What do you want to be when you grow up? 4 guiding principles for alternative protein startups looking to scale

In part one of our new scale-up series, we explore 4 essential questions to help new entrants set themselves up for scaling success.

30 May 2024

an illustration of a plant-based steak dreaming about future scale-up in the protein diversification industry
Image created using DALL-E

The alternative protein sector is at a critical juncture. Just as ideas are worthless unless they’re executed, alternative proteins will only have impact if they scale. But scaling is a tricky business in any sector, and especially in one like alternative proteins. As companies walk the tightrope towards success in the brutal market that is the food sector, those that have the best shot at success will be those that (from the outset and at regular intervals) ask the right questions to guide their decision-making, put in place key building blocks at the right moment, and anticipate roadblocks that will inevitably arise based on learnings from similar sectors.

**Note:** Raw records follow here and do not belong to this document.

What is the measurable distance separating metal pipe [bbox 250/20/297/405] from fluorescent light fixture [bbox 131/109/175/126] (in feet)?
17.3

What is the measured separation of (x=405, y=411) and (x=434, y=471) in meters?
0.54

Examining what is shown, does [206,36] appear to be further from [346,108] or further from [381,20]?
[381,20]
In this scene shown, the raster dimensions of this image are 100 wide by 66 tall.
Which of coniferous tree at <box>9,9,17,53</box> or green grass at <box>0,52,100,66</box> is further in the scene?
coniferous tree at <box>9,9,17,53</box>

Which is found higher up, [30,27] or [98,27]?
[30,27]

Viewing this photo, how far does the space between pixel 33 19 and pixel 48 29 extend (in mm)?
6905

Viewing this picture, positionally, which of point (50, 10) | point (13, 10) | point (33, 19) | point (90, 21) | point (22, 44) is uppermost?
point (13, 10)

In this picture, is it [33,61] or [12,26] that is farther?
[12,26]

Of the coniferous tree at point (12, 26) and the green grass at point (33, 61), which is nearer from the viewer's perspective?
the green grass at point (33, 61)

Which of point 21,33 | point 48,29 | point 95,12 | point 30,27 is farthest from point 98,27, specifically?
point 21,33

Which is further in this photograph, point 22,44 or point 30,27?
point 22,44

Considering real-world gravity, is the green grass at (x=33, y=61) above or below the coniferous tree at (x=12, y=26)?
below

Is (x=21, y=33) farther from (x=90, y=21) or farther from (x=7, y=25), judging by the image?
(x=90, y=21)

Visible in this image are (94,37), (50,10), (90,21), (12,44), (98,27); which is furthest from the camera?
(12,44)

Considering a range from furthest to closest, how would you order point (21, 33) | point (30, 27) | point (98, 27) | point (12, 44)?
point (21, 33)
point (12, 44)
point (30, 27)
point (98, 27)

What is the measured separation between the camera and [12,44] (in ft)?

In this first article, we suggest four broad strategic questions for companies to think about early and often as they grow up. The rest of the series dives into specific pressure points that are critical to get right for alternative proteins to reach the end state our planet so badly needs: scale.

Four questions to plan who you will be when you grow up:

Employees in a food factory

1. What is the nature of your business?

There are four main alternative protein business models: 1) Sell ingredients; 2) Sell end products; 3) License technology; and 4) Provide enabling technologies or services. Do you want to be an ingredient manufacturer or a consumer brand? Are you an innovator selling a technology, a platform selling a service, a manufacturer selling an ingredient, or a food company selling an experience? While companies can be a combination of these, they are unique business models with different customers and demand unique capabilities. You will compete in each domain with deeply specialised and large companies. While some startups can try to build a full-stack, vertically-integrated empire themselves, that is not how most companies succeed, or how most sectors are structured. The quicker you figure out which business you want to be, the easier it is to stay focused, say no, and hone in on core strengths.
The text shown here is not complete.